Side Note: You can definitely hike up to the castle, and from all accounts it is a great hike, but make sure you check where you’re going. I followed a ‘shortcut’ given to me by a person living locally, and it landed me in what was almost certainly someone’s garden and on a section of the hill that was closed to the public! So pay attention to the signs, I gave up and jumped in the lift.
The Castillo is an awesome spot to explore, there are artefacts from as far back as the Bronze Age found on the slopes but the castle as we understand it was built in the 9th century CE, and was in pretty much constant use until after the 18th century when its use declined and at points was completely abandoned until 1963 when it was opened to the public.
Apart from the awesome history of the place, the visit is worthwhile just for the incredible view of Alicante from the highest walls of the castle. Though if you have a pacemaker you should avoid the absolute highest level as they use it for transmitters and there is a magnetic field up there, the lower sections are apparently fine however. There are two refreshment areas where snacks and beverages are available – including beer and ice cream, though I had my customary coffee in the shade. The informational signs are quite detailed though there are some guided tours if you want more detailed information, these are 3 euros per person.

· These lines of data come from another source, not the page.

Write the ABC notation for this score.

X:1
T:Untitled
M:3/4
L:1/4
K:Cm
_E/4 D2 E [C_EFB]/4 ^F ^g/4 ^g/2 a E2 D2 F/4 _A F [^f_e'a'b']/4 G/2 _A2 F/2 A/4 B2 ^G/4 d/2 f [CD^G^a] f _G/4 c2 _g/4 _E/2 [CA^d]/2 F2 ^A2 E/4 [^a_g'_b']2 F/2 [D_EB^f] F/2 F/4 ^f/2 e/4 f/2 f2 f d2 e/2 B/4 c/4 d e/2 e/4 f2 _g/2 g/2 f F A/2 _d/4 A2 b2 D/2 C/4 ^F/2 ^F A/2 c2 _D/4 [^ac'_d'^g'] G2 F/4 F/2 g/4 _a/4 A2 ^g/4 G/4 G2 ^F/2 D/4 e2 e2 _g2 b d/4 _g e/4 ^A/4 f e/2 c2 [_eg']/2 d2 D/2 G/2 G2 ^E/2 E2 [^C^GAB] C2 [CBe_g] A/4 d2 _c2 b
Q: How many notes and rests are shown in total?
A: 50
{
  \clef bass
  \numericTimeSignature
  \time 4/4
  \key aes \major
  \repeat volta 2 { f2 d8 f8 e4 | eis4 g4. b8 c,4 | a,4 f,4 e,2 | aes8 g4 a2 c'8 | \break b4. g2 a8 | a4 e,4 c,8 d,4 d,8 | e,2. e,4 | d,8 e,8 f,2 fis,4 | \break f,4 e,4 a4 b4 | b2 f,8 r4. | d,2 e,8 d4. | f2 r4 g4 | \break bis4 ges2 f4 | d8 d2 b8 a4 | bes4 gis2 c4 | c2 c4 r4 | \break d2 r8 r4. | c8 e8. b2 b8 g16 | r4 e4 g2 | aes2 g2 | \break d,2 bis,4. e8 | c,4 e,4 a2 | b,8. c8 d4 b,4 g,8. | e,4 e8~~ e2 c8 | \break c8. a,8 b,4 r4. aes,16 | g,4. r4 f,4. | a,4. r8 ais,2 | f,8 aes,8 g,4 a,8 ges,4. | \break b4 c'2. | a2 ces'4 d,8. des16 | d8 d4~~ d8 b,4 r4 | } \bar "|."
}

Alicante Beach – Playa de Postiguet

The afternoon is for the beach. Head back down in the lift and cross the road, generally the eastern end seemed quieter than the western end when I was there. The sand is pretty solid at the water’s edge with a smooth slope out in to the water so if you want to kick your shoes off and walk in the water to find your spot – go for it. The umbrellas are NOT free, even if there doesn’t seem to be an attendant around – I stopped and asked someone on them and discovered they were ten euros, but she didn’t know if that was for the whole day or just a few hours. Either way I declined. The sand is soft and fine – a towel or sarong will more than suffice. While the naturist beaches are further out of town there were plenty of people of all ages going topless and not one person seemed to care. There is of course your fair share of the tight and tanned but equally there were plenty of people outside the societal beauty norms kicking back and relaxing – so don’t feel any pressure on Playa de Postiguet.

An Alicante Weekend

There you have it, two days packed full of Alicante. There is plenty more to do, and if you are a beach bunny extraordinaire there are plenty of other beaches to visit. Obviously a weekend is quote a short trip but if you like to be busy, get stuff done, and don’t want to spend a whole week on the beach then I think it is a good amount of time to spend in Alicante. If you would like a physical copy of a map to take with you, the Michelin Map of Alicante Area is a good one (and on Book Depository you get free delivery!)

Alicante Must Sees

If you only see three things in Alicante you absolutely must visit the Castillo Santa Barbra, Alicante old Town, and the Alicante Museum of Archaeology (MARQ). The view, the history, and the best museum I have been to in a very long time.